Os Estados Unidos encontram-se, de facto, mergulhados numa profunda crise. Sabemos que a coisa está mesmo feia quando cabe a um indivíduo com o currículo de Donald Trump ser a reserva moral da nação.
O título original da película de 1963 protagonizada pelo estiloso James Bond era, na verdade, From Russia with Love e não From China with Love. Mas se o nome original em inglês não é o mais apropriado para este caso, já a versão portuguesa é arrepiantemente sugestiva: Ordem para Matar. Pois é, além de toda a sorte de bugigangas a tuta-e-meia, por estes dias o que vem mais da China são sinais claros do tipo de afecto com que o estado chinês pretende acarinhar o resto do mundo. De início parece um abraço mesmo muito fraterno; depois o aperto começa a ficar ligeiramente desconfortável; quando dermos por isso, estamos a acordar de um mata-leão já como funcionários da linha de montagem de uma fábrica da Huawei em Pegões, com uma carga horária de 170 horas semanais e direito a um feriado por ano, a 22 de Dezembro, para festejar o dia em que, nos saudosos idos de 2011, o estado português ofereceu ao seu congénere chinês a EDP.
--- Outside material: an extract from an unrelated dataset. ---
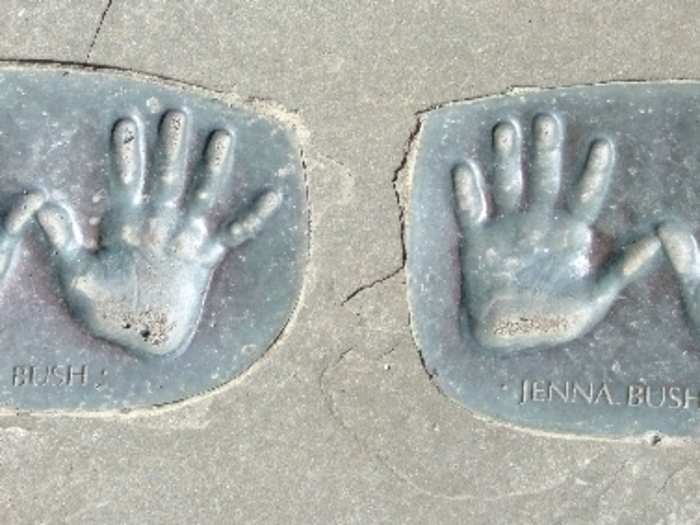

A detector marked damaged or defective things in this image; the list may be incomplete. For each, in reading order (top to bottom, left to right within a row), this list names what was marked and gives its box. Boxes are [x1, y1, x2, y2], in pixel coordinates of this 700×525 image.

crack in concrete [86, 0, 116, 62]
Vem esta muito gira distopia a propósito da polémica em curso na liga norte-americana de basquetebol, a NBA, depois de um dirigente dos Houston Rockets ter tido o desplante de enviar — imaginem só — um tweet pró-democracia de apoio à luta pela liberdade em Hong Kong. “Fight For Freedom, Stand With Hong Kong” foi o dislate tweetado e prontamente apagado. Ainda assim tarde de mais, pois a ira do governo chinês e das empresas chinesas (passe a redundância) já se tinha feito sentir, sob a forma de corte imediato de vários patrocínios à NBA.
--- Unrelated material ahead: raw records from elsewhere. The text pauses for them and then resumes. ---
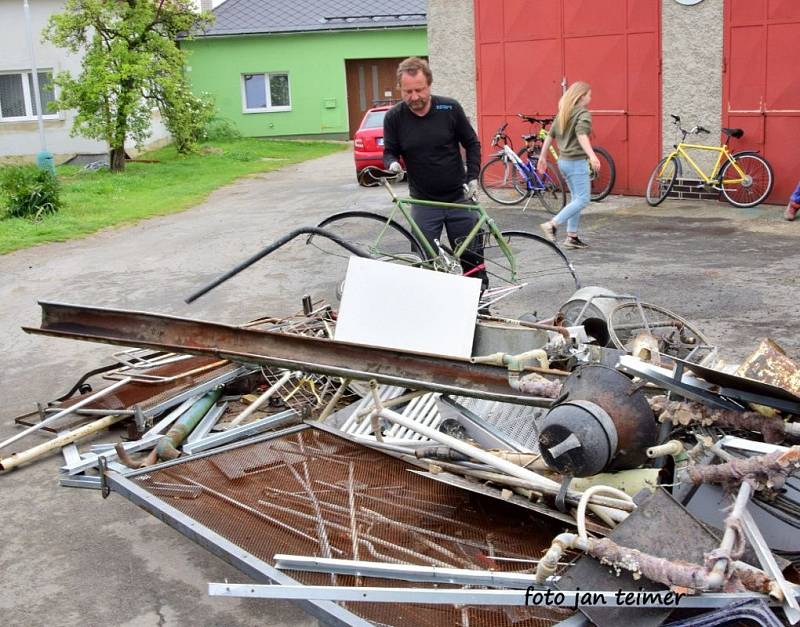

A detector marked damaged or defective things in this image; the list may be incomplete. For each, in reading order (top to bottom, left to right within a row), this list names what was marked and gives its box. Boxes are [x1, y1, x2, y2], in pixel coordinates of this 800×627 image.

rusty metal beam [21, 302, 552, 408]
rusted component [25, 302, 556, 408]
rusted component [552, 364, 656, 472]
rusted component [648, 394, 800, 444]
rusted component [684, 444, 800, 494]
rusted component [736, 338, 800, 398]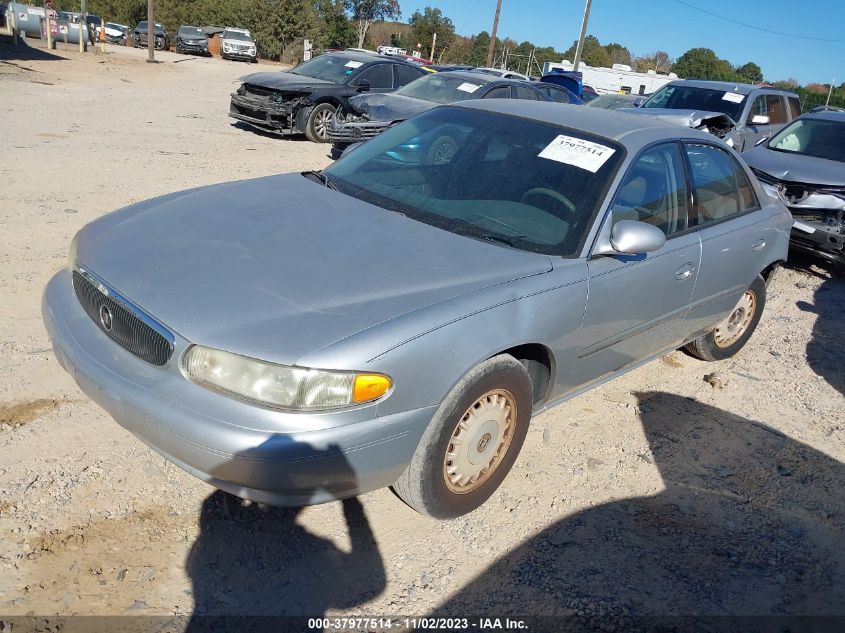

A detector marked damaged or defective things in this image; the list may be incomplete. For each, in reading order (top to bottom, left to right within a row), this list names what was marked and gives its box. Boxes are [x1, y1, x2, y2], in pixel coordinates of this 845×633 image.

car with crushed front end [174, 25, 209, 56]
damaged car [231, 50, 426, 142]
car with crushed front end [231, 50, 426, 142]
damaged car [326, 71, 576, 158]
car with crushed front end [326, 70, 576, 159]
damaged car [628, 79, 796, 152]
car with crushed front end [628, 80, 796, 152]
car with crushed front end [740, 107, 844, 266]
damaged car [744, 108, 844, 266]
car with crushed front end [41, 102, 792, 520]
Perante isto, como reagiram jogadores, treinadores e dirigentes da NBA? Dou-vos três hipóteses. Hipótese A: disseram “Levem daqui o vosso dinheiro sujo, comunas d’um raio! Não precisamos de vocês para nada, pá!” Hipótese B: mandaram o governo chinês dar uma volta, enquanto afirmavam orgulhosamente que a América é a terra da liberdade. Hipótese C: reagiram de forma tão mariquinhas que mais pareciam umas autênticas meninas. E a reposta certa é: nenhuma das hipóteses acima. As duas primeiras não podiam ser, porque a NBA jamais correria o risco de ferir a susceptibilidade de um governo totalitário que lhe põe bom dinheirinho nos bolsos. A terceira podia perfeitamente ser, mas a NBA jamais o admitira para não correr o risco de ferir as susceptibilidades da turba do politicamente correcto.
A reacção da NBA chegou pela voz de, entre outros, um dos seus jogadores mais famosos, LeBron James. LeBron garantiu não só que o dirigente dos Houston Rockets está mal informado sobre este tema, como também que muitas coisas negativas podem advir da liberdade de expressão. Confirma-se, portanto, não ser à toa que se costuma dizer “Na América, tudo é possível”. Pelos vistos, até é possível latagões com mais de dois metros de altura terem, afinal, o porte moral de um vulgar roedor doméstico. Aliás, em honra deste fã indefectível, a República Popular da China já alterou o seu calendário e tudo. A 25 de Janeiro de 2020, em vez de se celebrar o início do Ano do Rato, comemorar-se-á a entrada no Ano do LeBron James.
A propósito desta controvérsia, Donald Trump veio acusar — e bem — vários elementos da NBA de se terem acobardado e de serem coniventes com a China relativamente a Hong Kong. E assim se percebe que os Estados Unidos se encontram, de facto, mergulhados numa profunda crise. Sabemos que a coisa está mesmo feia quando cabe a um indivíduo com o currículo de Donald Trump ser a reserva moral da nação.